In Memoriam: Hank Greenwald

Longtime San Francisco Giants broadcaster and SABR member Hank Greenwald, 83, died on October 22, 2018, after an onset of bronchitis, following months of heart issues and kidney failure, at California Pacific Medical Center in San Francisco. 

Greenwald joined SABR in 1980 and remained an active member of the Lefty O’Doul/Bay Area Chapter for more than three decades because, as he recently explained, “I care about the history of the game and feel it’s important for future generations to know and appreciate it.”

With a broadcasting career that spanned 40 years across the country, Greenwald was most well-known as the Giants’ lead radio voice from 1979 to 1996. With a wry sense of humor that endeared him to Bay Area fans, Greenwald was “enthusiastic, hearty, and a fan of the game to his core,” as Stuart Shea wrote in SABR’s Calling the Game.

Howard “Hank” Greenwald was born on June 26, 1935, in Detroit and grew up listening to Hall of Famer Harry Heilmann call Tigers games. He changed his name to Hank in honor of Tigers great Hank Greenberg.

Greenwald graduated from Syracuse University, where he earned a bachelor’s degree in radio and television and called the football exploits of Jim Brown and Ernie Davis. He began his professional career at a small radio station in New Jersey. “They let me do ten minutes of sports at night and I told people I was a sportscaster,” he once said. He soon returned to his alma mater and called play-by-play for Syracuse football games, along with minor-league baseball and the Syracuse Nationals of the NBA.

Basketball was the impetus for Greenwald’s move to the West Coast in the late 1960s, when he began broadcasting games for the NBA’s San Francisco Warriors. He also served as KNBR’s sports director and occasionally called Oakland A’s games after their move to California. That experience helped lead him to the Giants’ job in 1979. In the beginning, he backed up veteran Lindsey Nelson but Greenwald soon took over the top job and his breezy wit and gift for storytelling helped him become a beloved member of the broadcast team for 17 seasons until he retired in 1996.

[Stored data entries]
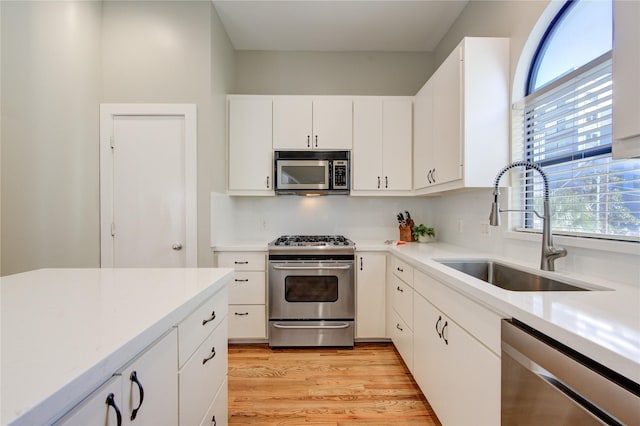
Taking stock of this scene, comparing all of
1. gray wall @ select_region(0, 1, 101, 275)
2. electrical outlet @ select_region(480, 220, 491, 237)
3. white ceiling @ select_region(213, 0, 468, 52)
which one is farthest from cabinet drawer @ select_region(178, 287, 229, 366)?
white ceiling @ select_region(213, 0, 468, 52)

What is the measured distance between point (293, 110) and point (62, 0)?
1804mm

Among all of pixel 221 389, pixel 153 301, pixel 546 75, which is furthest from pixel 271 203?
pixel 546 75

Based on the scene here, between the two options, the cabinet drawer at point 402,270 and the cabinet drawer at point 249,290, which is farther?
the cabinet drawer at point 249,290

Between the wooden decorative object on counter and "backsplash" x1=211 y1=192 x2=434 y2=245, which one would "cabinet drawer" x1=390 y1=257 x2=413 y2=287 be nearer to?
the wooden decorative object on counter

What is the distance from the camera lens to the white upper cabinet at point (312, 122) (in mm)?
2812

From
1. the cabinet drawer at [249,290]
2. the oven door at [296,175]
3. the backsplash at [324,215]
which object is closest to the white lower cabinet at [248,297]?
the cabinet drawer at [249,290]

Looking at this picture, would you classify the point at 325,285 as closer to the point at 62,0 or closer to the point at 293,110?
the point at 293,110

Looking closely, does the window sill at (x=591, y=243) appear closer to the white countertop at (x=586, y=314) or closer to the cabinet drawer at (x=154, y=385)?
the white countertop at (x=586, y=314)

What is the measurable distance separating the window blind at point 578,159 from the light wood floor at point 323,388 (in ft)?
4.58

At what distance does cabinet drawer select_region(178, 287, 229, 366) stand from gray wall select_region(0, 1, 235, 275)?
4.04ft

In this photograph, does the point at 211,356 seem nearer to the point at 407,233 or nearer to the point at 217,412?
the point at 217,412

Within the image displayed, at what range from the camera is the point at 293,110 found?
2.81 meters

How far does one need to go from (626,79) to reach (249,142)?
257cm

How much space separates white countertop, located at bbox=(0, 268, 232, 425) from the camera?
0.47 metres
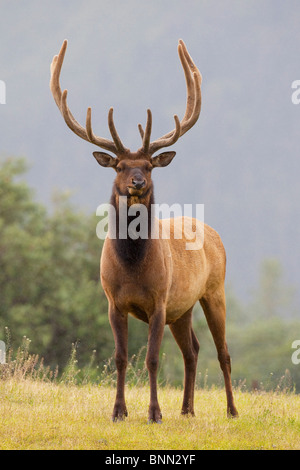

■ THINGS TO DO
**A.** Repeat word for word the part of the Hank Greenwald memorial that opens with the words containing "Longtime San Francisco" and closes with "Calling the Game.".
**B.** Pick up the Hank Greenwald memorial from where it stops and carry it forward.
The entries above stand apart from the memorial text.

■ RESPONSES BY ITEM NUMBER
**A.**
Longtime San Francisco Giants broadcaster and SABR member Hank Greenwald, 83, died on October 22, 2018, after an onset of bronchitis, following months of heart issues and kidney failure, at California Pacific Medical Center in San Francisco. 

Greenwald joined SABR in 1980 and remained an active member of the Lefty O’Doul/Bay Area Chapter for more than three decades because, as he recently explained, “I care about the history of the game and feel it’s important for future generations to know and appreciate it.”

With a broadcasting career that spanned 40 years across the country, Greenwald was most well-known as the Giants’ lead radio voice from 1979 to 1996. With a wry sense of humor that endeared him to Bay Area fans, Greenwald was “enthusiastic, hearty, and a fan of the game to his core,” as Stuart Shea wrote in SABR’s Calling the Game.

**B.**
“The easiest part of the business is to describe what happens on the field,” Greenwald told SABR’s Mark Simon in 1996. “The toughest part is filling time between pitches, making that interesting to people. A sport like basketball carries the announcer, but an an­nouncer has to carry baseball because nothing happens. The amount of time the ball is in play is less than five minutes. The rest is what you make it.”

He left KNBR in 1986 for a two-year stint calling New York Yankees games before returning to the Giants in 1989, when they won the National League pennant.

“Not unlike a great jazz musician, Greenwald is at once a thoroughly trained craftsman and a wonderfully improvisational artist,” columnist Robert Rubino wrote during his farewell season. ”He was a teacher, as influential and inspirational as any you’ve had at any level of your education.”

Greenwald stayed busy after leaving the Giants, broadcasting the “Saturday Game Of The Week” for CBS Radio and two seasons doing TV games for the Oakland A’s. He also wrote a book, This Copyrighted Broadcast, sharing his favorite and most memorable stories during a lifetime behind the microphone.

He is survived by his wife, Carla, and his children, Doug and Kellie. Doug is also a longtime SABR member and a broadcaster with the Triple-A Fresno Grizzlies.